#### Work to be completed
Extract the lines of the material from the line containing "Ranked by camera distance, how would" through the line containing "pixel 320 340 →", including both of those lines, and repeat them without any change.

>> Start Material provided

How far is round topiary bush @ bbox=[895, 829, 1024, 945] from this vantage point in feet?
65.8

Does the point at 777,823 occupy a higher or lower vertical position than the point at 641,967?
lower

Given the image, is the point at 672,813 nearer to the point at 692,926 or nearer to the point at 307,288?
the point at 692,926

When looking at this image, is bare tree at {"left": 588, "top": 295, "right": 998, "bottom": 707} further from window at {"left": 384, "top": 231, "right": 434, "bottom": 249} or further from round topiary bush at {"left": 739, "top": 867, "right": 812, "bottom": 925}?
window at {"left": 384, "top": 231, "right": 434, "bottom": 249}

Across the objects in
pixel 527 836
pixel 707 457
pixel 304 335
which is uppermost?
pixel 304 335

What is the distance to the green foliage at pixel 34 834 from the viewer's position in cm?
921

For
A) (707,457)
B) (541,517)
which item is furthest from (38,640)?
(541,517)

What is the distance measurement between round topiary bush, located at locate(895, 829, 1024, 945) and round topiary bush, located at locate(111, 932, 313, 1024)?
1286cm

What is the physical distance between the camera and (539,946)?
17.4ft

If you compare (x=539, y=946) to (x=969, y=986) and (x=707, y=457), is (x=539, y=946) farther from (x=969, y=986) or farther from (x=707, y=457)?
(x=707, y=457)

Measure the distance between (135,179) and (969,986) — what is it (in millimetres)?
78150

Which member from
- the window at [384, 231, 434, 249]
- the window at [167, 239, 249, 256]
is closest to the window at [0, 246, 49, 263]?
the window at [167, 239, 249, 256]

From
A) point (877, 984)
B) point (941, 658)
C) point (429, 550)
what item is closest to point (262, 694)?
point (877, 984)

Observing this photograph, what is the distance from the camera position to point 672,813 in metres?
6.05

>> End Material provided
>> Start Material provided

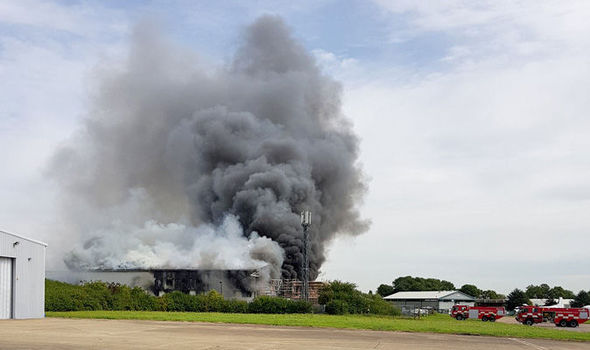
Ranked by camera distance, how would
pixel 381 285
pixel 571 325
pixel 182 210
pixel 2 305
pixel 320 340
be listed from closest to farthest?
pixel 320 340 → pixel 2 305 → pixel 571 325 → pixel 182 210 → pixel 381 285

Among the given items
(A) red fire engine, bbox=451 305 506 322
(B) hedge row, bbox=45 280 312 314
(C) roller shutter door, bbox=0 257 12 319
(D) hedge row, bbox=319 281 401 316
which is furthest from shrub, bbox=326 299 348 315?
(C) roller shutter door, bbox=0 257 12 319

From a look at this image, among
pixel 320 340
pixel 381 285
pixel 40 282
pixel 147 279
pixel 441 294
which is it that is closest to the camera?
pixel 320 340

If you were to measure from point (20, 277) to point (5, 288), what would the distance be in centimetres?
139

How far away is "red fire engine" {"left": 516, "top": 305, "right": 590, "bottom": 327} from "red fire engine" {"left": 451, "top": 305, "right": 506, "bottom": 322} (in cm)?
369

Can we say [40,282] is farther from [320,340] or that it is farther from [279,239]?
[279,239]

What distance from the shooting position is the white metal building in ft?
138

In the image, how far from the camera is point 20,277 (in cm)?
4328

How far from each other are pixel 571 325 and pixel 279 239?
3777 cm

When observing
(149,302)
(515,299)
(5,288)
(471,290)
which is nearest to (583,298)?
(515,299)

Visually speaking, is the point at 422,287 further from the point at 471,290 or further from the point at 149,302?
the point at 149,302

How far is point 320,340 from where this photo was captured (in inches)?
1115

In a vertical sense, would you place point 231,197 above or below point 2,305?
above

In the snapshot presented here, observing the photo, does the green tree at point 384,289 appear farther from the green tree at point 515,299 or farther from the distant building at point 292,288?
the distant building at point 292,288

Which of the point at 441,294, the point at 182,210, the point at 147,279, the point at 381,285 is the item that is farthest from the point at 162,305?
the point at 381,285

>> End Material provided
>> Start Material provided

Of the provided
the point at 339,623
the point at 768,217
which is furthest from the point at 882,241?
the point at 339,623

>> End Material provided

#### Task answer
Ranked by camera distance, how would
pixel 381 285
pixel 571 325
pixel 182 210
pixel 2 305
pixel 320 340
be listed from closest to farthest?
pixel 320 340 → pixel 2 305 → pixel 571 325 → pixel 182 210 → pixel 381 285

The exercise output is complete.